HOMO VIRTUALIS

KISS.

A fancy word, a delightful meaning. If words were colours, perhaps this one would have the brightest and prettiest ones – shimmering and glowing. Kissing is exhilarating, uncomplicated and engaging. Surely this is why its name has become the motto of modern design. Not only of design, though, but of all kinds of contemporary public interaction, especially online communication. It means almost the same thing – something simple and attractive, although in fact an acronym meaning “keep it simple, stupid”. One should not make people think if they want their message to reach everyone. One should make people smile and feel at ease. Amuse them – that’s the key. People don’t like to think, they prefer to enjoy themselves, they go for brief and uncomplicated statements.

There are psychological reasons for this – a man is freed from many of his restraints when he is joyous. The aesthetic and behavioural criteria of his solemn nature fall off. Entertainment is something stupid in the eyes of cultural tradition, although humour is probably the highest manifestation of intelligence. Skillfully presented irony and sarcasm can put the claims of high art to shame. Simply take Monty Python as an example. Yet, intelligent humour is generally hard to digest and far less “entertaining” to the crowd than the plain-spoken skits and quips. The German word for entertainment is very indicative – Unterhaltung. Consisting of 2 parts – unter and haltung, it could be loosely translated as a lowly attitude. In its meaning of frivolous approach and reduced criterion, it is to a large extent a cultural deviation. A niche where the air is not saturated with culture, but with …

Freedom

Indeed, high art requires intellectual tension, concentration of thought, which generally implies unfreedom.  Culture itself is also somewhat unfree. It establishes patterns, stereotypes, standards, in short – culture “stuffs up one’ s head ” and leaves little free space for oneself. As the modernism of the early 20th century discovered, to be an independent artist, in the sense of being emancipated from everything that people before you have thought up. In the words of J. Joyce in “A Portrait of the Artist as a Young Man “You talk to me of nationality, language,religion. I shall try to fly by those nets.” Inside the inverted commas I add culture because it represents the spirit of a society, a nation, a family. The Latin word “cultivare” means “to raise”, so it is no surprise that culture is a tradition in itself.

How contradictory – the more cultivated and educated a person is, the less free he becomes. His thinking, acting, even unconventional ideas depend, by default, on his knowledge and upbringing.  As has long been known, there is nothing new under the sun.

* _GIVEN DATA_:
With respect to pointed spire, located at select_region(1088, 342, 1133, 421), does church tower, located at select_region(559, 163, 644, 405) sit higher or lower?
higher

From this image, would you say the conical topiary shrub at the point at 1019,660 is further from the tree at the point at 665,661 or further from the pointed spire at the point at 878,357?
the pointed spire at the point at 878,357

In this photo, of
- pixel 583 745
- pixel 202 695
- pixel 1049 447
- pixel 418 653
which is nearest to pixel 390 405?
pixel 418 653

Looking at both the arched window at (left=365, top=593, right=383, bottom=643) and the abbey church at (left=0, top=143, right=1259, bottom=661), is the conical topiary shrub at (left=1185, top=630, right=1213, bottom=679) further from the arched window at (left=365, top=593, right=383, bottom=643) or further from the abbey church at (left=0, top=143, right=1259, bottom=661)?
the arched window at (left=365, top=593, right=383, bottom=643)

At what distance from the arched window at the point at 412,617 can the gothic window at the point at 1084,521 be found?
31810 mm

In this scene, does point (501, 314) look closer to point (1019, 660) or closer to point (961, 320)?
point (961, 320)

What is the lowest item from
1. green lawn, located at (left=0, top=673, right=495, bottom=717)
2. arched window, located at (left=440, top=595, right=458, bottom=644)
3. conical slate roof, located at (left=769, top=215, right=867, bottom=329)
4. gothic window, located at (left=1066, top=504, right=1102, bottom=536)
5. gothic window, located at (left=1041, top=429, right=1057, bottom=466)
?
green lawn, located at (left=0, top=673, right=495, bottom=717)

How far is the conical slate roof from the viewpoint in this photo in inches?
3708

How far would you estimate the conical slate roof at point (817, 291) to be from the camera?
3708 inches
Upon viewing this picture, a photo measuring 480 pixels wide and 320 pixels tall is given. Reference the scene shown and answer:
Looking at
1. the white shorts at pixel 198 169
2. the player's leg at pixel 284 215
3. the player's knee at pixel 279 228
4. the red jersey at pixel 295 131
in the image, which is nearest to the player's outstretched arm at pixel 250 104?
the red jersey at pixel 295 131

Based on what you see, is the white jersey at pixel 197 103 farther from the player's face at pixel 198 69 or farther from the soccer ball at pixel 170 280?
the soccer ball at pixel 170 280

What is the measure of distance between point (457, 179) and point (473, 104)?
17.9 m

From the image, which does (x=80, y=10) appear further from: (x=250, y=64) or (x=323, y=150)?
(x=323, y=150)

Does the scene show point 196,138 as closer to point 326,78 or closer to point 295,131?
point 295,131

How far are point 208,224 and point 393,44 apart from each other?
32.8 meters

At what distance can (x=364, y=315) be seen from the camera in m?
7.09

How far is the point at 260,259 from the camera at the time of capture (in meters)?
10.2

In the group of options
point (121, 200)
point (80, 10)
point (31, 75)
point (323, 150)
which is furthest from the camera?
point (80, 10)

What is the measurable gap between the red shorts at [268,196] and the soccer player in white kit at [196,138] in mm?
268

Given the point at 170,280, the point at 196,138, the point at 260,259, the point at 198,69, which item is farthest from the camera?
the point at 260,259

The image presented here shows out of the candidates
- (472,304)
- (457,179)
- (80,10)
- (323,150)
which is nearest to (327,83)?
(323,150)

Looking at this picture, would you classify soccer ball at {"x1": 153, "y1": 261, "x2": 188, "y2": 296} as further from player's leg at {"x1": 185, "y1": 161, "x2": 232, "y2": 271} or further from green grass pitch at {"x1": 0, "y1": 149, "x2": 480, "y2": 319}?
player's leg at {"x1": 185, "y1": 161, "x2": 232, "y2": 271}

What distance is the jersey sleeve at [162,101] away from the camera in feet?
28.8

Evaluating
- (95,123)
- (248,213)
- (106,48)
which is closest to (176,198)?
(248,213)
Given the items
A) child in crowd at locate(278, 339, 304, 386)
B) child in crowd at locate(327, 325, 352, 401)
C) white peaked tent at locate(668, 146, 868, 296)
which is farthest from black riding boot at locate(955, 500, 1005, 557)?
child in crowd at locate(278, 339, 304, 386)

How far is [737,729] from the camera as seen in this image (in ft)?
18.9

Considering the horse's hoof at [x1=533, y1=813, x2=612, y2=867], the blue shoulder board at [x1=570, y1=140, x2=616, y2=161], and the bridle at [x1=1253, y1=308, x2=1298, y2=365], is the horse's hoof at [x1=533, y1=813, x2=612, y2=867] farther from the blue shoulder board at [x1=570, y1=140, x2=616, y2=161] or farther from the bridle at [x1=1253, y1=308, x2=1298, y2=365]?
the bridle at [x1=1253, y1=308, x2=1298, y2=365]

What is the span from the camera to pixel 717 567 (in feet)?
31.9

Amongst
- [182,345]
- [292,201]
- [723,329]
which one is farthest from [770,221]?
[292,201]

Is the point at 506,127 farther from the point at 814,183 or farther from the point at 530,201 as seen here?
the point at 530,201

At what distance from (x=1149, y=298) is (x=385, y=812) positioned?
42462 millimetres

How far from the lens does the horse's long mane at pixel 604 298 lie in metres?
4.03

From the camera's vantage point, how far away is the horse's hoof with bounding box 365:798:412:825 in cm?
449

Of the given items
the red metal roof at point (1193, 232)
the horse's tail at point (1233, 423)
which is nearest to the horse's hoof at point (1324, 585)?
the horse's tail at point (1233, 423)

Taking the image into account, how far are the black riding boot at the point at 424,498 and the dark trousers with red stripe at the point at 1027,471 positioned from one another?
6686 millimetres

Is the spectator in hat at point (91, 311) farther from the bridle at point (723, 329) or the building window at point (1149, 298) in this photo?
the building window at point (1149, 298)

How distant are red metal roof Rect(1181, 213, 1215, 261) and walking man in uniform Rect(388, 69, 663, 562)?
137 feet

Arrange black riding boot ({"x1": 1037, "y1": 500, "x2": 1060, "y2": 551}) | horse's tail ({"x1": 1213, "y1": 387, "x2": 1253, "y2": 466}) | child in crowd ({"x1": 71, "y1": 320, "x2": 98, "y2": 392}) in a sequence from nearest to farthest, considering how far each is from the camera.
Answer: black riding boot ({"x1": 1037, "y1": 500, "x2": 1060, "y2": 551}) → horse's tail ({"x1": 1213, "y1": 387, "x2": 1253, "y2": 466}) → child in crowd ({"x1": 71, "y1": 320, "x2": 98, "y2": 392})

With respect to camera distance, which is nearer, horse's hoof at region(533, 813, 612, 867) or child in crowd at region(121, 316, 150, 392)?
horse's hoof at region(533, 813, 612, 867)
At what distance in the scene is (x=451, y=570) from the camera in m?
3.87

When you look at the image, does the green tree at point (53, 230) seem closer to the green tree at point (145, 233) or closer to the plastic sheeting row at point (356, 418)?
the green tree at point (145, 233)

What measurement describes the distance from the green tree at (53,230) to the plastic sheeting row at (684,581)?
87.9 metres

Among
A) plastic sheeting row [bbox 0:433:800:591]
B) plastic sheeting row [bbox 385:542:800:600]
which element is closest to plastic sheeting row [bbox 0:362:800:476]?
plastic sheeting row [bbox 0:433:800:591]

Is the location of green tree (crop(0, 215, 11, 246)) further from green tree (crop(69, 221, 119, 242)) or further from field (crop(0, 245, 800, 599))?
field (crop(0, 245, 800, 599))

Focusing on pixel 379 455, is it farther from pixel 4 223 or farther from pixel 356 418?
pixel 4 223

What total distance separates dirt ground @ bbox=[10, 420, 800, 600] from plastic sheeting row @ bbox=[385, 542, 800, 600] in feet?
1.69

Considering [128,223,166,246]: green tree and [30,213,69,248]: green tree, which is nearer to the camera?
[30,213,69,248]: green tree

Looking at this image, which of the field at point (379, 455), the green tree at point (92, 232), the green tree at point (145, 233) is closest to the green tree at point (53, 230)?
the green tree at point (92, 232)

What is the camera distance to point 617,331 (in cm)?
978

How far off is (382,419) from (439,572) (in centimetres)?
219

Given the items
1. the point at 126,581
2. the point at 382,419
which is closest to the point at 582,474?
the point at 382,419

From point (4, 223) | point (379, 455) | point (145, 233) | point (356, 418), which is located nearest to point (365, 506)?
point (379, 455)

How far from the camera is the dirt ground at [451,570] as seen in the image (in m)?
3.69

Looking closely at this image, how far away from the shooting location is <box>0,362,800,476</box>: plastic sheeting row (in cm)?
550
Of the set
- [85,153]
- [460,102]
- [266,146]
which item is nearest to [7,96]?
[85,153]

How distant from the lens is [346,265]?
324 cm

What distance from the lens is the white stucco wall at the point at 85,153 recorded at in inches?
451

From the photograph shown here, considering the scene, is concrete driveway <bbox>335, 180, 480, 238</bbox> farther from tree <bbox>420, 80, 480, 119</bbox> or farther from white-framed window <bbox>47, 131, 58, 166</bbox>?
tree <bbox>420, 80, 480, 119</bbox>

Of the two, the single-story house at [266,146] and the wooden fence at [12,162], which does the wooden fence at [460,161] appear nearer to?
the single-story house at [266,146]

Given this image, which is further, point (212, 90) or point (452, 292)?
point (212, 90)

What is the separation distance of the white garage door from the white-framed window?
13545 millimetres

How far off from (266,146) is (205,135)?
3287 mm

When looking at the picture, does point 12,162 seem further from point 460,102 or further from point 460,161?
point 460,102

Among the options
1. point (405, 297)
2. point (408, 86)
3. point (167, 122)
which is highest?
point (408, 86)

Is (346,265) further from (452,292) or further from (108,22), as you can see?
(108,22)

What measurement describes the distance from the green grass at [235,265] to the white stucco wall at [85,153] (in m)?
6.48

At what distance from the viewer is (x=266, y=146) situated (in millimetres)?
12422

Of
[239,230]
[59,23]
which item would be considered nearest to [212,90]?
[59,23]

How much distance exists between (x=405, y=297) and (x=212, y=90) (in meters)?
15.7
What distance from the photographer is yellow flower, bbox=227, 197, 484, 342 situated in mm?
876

* _OBJECTIVE_: In the essay on simplicity, entertainment and culture, what meaning is given for the Latin word "cultivare"? The material has no connection to the essay on simplicity, entertainment and culture.

* _EXERCISE OUTPUT_: It means "to raise."